Certaines personnes m'ont affirmé " à voix basse " qu'ils n'ont jamais pénétré dans un cimetière, même pas prié sur les tombes de leurs ancêtres, leurs familles ou amis.
Dans la vie il y a des quantités de portes à ouvrir, justement celles des cimetières où reposent nos chers disparus.
Moi je suis allé ouvrir la porte d'un des cimetières de Rabat.
VISITE A RABAT AU CIMETIERE.BENZAKEN SALOMON.
Retour à Rabat 42 ans après, visite Pépé Salomon Benzaken au cimetière.
Nous avons quitté définitivement Rabat au Maroc en juillet 1967.
Nous sommes partis et avons laissés nos chers disparus, nos morts.
Depuis quelque temps j’ai une pensée spéciale pour mon grand père paternel.

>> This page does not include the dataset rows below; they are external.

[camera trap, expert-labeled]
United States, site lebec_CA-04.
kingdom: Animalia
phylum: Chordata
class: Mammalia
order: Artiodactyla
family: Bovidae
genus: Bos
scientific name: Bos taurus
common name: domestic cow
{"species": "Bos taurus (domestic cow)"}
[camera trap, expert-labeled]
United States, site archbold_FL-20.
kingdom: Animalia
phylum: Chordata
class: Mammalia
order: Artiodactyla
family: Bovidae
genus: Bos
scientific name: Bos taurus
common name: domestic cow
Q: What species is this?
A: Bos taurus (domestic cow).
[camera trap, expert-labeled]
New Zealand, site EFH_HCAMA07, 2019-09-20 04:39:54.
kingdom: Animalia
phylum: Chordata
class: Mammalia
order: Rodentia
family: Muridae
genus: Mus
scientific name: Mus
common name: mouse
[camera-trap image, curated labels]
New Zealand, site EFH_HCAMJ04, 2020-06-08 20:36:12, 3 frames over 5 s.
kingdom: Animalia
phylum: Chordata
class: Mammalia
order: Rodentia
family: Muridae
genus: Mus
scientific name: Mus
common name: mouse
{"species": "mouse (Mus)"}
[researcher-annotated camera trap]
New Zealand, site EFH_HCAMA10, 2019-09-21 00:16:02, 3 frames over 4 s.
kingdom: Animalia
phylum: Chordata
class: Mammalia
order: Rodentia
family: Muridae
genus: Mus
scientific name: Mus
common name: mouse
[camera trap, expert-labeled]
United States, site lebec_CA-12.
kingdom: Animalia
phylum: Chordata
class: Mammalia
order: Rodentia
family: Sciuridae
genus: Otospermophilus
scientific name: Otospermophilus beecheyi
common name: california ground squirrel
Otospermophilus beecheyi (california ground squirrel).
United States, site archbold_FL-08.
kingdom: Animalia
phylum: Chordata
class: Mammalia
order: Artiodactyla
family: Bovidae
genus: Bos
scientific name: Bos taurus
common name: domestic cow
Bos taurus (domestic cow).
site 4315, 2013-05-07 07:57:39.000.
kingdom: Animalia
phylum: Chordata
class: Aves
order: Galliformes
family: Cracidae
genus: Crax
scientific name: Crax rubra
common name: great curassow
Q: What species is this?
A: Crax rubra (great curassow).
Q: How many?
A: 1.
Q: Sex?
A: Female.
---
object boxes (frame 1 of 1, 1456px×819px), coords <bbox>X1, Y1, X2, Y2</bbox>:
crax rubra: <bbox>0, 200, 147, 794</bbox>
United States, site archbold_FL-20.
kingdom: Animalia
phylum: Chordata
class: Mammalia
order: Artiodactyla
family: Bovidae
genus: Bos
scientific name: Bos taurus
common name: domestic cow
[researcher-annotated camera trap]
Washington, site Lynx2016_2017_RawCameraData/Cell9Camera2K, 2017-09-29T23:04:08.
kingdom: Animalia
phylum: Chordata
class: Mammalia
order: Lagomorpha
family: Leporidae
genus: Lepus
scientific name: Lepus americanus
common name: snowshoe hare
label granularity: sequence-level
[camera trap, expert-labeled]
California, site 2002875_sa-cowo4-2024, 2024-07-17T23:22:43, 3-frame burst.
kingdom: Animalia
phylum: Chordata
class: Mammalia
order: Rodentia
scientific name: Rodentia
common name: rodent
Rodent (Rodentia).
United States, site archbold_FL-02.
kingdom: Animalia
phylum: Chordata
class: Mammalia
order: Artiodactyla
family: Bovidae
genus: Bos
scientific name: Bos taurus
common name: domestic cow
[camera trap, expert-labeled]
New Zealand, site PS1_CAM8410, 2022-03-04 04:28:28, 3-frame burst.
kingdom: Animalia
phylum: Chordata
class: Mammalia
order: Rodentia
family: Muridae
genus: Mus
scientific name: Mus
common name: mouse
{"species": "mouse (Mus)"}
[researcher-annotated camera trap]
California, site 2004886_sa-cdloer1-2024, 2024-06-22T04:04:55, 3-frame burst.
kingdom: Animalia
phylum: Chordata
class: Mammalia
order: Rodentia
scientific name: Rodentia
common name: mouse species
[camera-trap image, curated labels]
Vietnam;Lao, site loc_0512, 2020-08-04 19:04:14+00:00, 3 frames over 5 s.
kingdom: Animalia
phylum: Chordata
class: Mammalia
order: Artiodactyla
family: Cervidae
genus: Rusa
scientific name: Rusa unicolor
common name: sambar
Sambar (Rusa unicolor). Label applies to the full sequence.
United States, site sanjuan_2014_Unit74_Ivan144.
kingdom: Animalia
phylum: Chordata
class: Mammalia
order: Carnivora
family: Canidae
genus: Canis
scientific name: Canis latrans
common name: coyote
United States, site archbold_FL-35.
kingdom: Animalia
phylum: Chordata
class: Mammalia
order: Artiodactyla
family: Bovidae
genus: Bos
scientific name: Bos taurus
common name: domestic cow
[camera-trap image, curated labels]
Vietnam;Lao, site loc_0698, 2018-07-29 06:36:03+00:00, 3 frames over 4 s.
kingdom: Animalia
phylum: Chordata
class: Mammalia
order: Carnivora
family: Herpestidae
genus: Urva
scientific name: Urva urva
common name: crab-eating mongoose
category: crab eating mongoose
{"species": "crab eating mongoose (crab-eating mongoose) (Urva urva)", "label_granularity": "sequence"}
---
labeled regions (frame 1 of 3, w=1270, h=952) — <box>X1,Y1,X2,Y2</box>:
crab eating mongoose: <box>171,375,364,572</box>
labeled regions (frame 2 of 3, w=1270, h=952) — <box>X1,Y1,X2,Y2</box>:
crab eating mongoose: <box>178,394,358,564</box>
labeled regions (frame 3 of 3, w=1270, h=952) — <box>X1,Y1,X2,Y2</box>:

Pourquoi n’ai-je pas pensé plus tôt pour lui faire une visite.
Son fils Henri est mon père, aujourd’hui disparu depuis 12 ans déjà en 1998, je vais souvent le pèleriner une fois par an à Nice qui se trouve à 800 km de mon domicile.
Et pourquoi ne vais-je pas lui rendre visite ?
Il est décédé à l'âge de 61 ans et cette année j'ai fêté mes 61 ans, c'est le plus bel hommage que je puisse lui rendre.
C’est au cimetière à Rabat, à 1800 km de Paris et 3 heures de vol.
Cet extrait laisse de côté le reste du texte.